Companies shell out big bucks to air a commercial during the Super Bowl. The 30 seconds you see of chips, beer, cars and more run about $4 million dollars. It'll all be worth it to them if it gets viewers to buy their product. So which commercials fumbled and which ones left a lasting impression?
The Best Commercials
Quvenzhane Wallis narrated a powerful commercial that felt more like a cinematic picture. It was dark and a little haunting about walking out of the shadows to strike. Not like any of us can afford one of these Maseratis, but Quvenzhane sure can once she's old enough to drive.
Self-deprecating humor is the way to go, especially when you mix in some serious '80s nostalgia. There's Hulk Hogan, Alf and more. The fun is in trying to identify all of the characters. I applaud their Hail Mary pass to stay relevant.

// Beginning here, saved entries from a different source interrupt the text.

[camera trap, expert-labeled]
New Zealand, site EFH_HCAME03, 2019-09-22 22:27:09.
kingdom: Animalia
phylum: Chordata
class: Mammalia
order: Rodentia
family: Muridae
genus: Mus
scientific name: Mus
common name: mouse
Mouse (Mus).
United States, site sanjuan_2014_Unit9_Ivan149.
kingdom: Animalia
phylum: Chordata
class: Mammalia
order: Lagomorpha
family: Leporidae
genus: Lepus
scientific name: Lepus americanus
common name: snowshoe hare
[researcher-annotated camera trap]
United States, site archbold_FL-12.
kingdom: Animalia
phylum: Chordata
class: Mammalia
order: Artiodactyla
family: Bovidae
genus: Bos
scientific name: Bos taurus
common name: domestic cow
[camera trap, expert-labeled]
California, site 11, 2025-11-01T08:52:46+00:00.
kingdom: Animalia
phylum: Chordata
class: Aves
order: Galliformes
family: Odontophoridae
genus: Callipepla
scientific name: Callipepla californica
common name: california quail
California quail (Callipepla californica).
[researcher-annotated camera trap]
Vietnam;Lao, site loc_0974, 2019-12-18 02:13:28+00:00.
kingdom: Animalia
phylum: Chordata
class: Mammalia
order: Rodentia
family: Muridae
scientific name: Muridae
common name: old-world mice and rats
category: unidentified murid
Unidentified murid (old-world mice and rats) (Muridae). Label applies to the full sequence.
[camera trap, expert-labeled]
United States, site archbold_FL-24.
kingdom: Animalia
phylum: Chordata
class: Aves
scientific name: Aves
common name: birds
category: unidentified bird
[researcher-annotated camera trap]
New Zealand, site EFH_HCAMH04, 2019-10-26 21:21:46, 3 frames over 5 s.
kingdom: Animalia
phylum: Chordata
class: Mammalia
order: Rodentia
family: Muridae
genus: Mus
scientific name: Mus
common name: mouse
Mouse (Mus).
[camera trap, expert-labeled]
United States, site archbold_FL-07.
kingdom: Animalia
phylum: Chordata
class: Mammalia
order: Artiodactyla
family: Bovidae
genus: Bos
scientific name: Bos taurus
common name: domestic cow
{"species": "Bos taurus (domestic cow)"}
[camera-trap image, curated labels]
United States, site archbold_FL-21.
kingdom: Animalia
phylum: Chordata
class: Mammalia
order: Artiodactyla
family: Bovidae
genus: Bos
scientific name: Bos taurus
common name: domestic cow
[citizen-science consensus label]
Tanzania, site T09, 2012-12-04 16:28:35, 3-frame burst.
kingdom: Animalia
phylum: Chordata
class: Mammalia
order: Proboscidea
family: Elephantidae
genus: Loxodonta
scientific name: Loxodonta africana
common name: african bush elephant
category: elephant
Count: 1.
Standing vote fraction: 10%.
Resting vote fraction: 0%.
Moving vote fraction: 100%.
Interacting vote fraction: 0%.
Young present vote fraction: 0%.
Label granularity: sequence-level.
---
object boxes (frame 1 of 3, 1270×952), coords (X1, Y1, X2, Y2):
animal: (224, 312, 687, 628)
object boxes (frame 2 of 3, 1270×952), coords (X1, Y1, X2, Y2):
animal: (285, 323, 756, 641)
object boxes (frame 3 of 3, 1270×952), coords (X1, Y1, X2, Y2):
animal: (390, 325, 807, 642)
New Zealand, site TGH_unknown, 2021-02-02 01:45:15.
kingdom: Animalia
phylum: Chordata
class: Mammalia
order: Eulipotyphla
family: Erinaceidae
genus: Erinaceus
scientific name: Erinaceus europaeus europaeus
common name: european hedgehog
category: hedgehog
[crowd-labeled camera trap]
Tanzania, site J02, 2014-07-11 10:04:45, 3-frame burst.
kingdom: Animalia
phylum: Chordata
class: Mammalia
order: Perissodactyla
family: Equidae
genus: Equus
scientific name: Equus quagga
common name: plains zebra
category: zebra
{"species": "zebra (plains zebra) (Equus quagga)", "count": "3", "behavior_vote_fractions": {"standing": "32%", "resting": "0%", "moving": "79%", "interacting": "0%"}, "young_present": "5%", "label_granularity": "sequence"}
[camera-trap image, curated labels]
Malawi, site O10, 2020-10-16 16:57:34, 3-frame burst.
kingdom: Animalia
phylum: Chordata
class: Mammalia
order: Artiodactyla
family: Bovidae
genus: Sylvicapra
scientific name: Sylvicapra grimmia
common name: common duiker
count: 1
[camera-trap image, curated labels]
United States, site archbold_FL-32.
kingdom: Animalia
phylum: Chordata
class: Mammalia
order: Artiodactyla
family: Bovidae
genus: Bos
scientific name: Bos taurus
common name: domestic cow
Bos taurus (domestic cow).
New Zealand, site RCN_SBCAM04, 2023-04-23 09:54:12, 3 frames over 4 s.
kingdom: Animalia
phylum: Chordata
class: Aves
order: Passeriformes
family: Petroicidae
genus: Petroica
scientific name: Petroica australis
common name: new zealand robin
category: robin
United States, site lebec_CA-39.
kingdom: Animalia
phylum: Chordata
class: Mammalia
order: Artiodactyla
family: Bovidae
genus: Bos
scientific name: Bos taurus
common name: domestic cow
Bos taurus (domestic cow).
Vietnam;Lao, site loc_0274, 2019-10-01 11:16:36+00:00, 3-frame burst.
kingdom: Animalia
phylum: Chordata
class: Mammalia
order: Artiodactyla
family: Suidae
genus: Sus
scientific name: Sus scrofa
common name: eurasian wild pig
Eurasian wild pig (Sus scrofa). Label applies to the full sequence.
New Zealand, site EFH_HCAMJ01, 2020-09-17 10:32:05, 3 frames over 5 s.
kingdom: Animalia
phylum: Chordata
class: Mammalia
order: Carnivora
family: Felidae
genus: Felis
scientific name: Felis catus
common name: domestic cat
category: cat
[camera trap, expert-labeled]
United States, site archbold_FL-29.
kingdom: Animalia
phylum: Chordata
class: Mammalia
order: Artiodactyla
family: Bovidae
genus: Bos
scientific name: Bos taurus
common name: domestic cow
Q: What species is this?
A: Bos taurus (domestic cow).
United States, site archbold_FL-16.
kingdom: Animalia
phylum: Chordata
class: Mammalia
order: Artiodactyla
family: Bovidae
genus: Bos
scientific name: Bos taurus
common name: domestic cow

Despite the fact that he's no longer in the NFL, here's Tim Tebow making himself relevant again with an amusing/clever commercial that ties in the fact that he doesn't have a contract in the league with having a no-contract cell phone plan. Plus, he tackled Bigfoot. Insert joke about completing a pass on the moon.
Apparently, there were seven languages featured in this commercial as they sang "America the Beautiful" in their native tongue. Because nothing brings people of different cultures together quite like a drink made of high-fructose corn syrup. I mean, what? In all seriousness, this was beautifully done.
Did you hug someone when Bruce Willis asked you to? This car safety commercial was great in its simplicity and hilarious when the camera slowly panned out to ... is that? Yep, Fred Armisen, not letting Willis go.
Perhaps being from the Detroit area makes us biased, but this pro-Detroit/America commercial starring Bob Dylan (why not?) made us reach for our Coca-Cola. I mean...
Hope you had the tissues nearby, as this one tugged at our heartstrings more than any other commercial. Not just puppies and horses but puppies and horses in love.
Honorable mentions: Cheerios and Doritos.
The Worst Commercials
Even James Franco and his pet tiger couldn't save this set of back-to-back commercials for the very first spot of the game. Even though Rob Riggle was telling me what was going on -- there's a thing called don't tell me, but show me -- it was just reaching a bit too much in a short period of time, equaling to one looong, boring commercial.
The first commercial was such a bore that it wasn't even going to be included here -- it wasn't even a thought. But it came back another time to continue the story of Ian and his "anything can happen adventure," which apparently includes Don Cheadle with a llama, defeating Arnold Schwarzenegger at ping pong and going on stage with OneRepublic. Stop trying too hard, Bud.
We love Ellen. But this commercial, not so much. So she dances, that's nothing new. But what was with the fairy tale characters coming to life?
In what feels like the first time ever, GoDaddy didn't feature scantily clad women. So, progress. But a woman quitting her job on television for her puppet business wasn't the way to go either. Maybe next year.
When no one knows what your company is, this probably isn't the commercial to introduce yourself to the world.
The fact that they didn't market their product the right way is a fail. Hitting a ketchup bottle from the bottom is so
not the right way to get ketchup out. Everyone knows that -- except apparently Heinz. And ending it with a fart joke? Okay, so the grandma was cute, but still.